■ **WORK ORDER**
Only certain lines below are wanted: those starting at the line containing "Amazing Laser Show" and ending at the line containing "Hộp đựng ổ cứng Ugreen 60735 USB 3.1 2.5", both included, each retyped exactly.

■ **GIVEN RECORDS**
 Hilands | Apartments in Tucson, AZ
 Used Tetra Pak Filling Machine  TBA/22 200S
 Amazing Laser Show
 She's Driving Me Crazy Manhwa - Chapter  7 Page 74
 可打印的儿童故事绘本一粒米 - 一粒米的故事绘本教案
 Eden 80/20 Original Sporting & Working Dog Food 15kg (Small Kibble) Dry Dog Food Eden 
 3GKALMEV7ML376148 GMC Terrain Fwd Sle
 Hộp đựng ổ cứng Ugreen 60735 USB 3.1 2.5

---

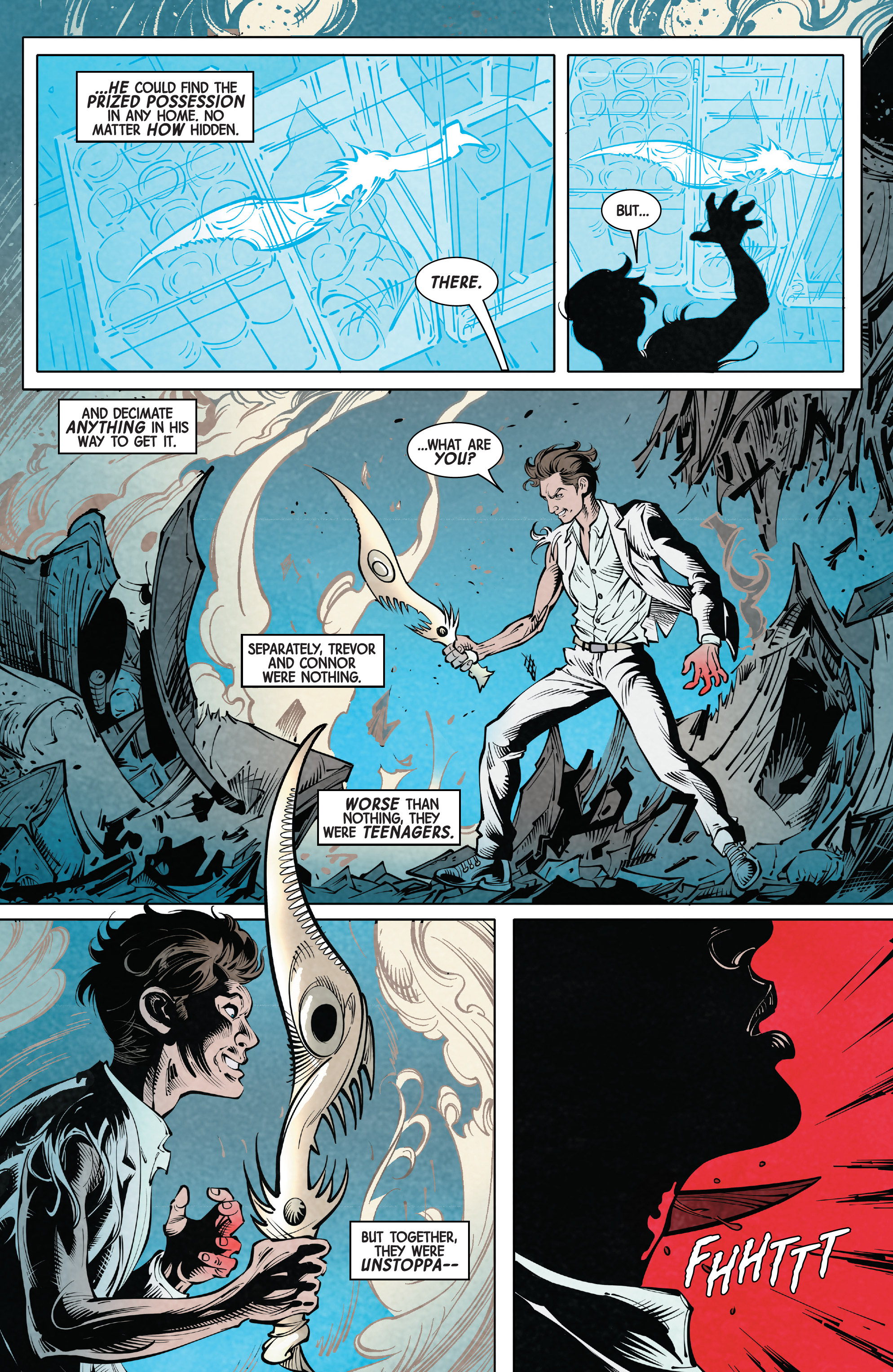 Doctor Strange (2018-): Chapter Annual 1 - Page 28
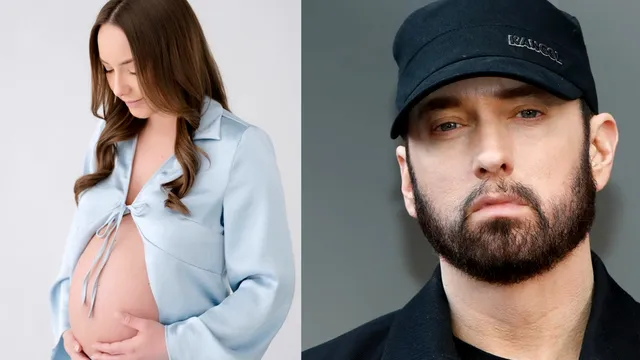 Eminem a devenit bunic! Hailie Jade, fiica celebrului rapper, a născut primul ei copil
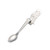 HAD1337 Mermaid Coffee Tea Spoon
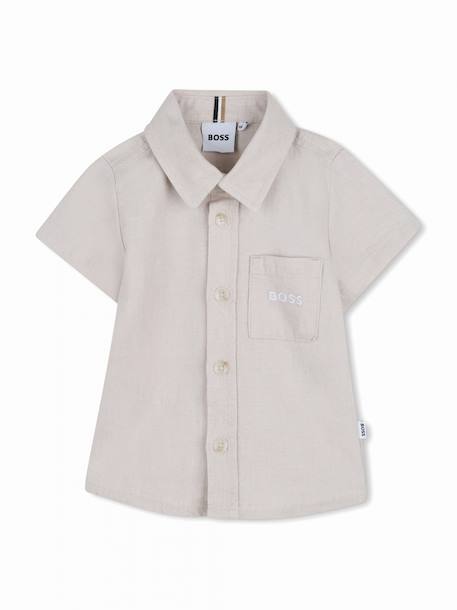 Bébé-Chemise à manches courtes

---

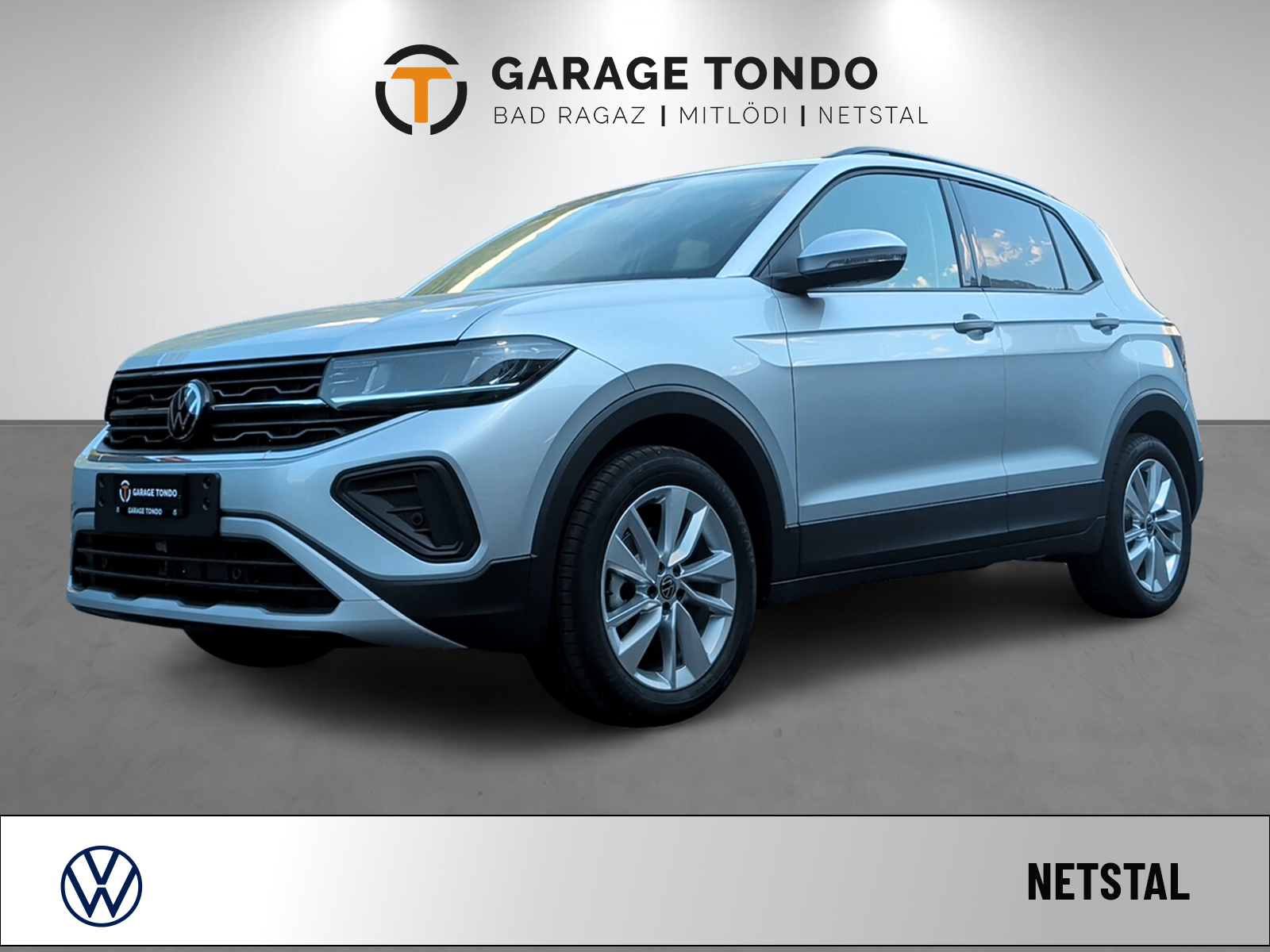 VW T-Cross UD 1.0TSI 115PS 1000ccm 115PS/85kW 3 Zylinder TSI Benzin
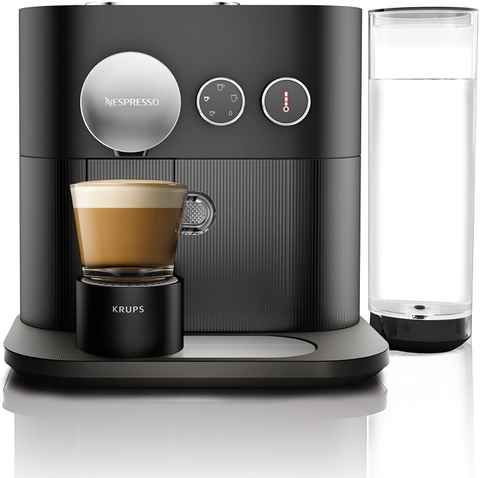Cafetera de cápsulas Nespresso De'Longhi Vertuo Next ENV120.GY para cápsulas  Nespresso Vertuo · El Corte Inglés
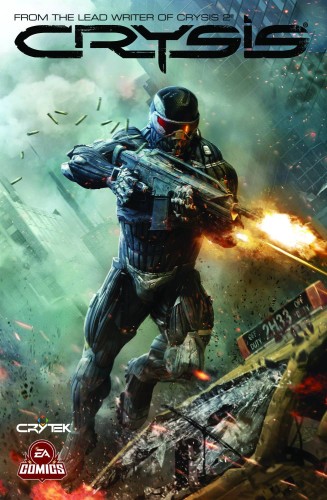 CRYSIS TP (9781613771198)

■ **EXERCISE ANSWER**
 Amazing Laser Show
 She's Driving Me Crazy Manhwa - Chapter  7 Page 74
 可打印的儿童故事绘本一粒米 - 一粒米的故事绘本教案
 Eden 80/20 Original Sporting & Working Dog Food 15kg (Small Kibble) Dry Dog Food Eden 
 3GKALMEV7ML376148 GMC Terrain Fwd Sle
 Hộp đựng ổ cứng Ugreen 60735 USB 3.1 2.5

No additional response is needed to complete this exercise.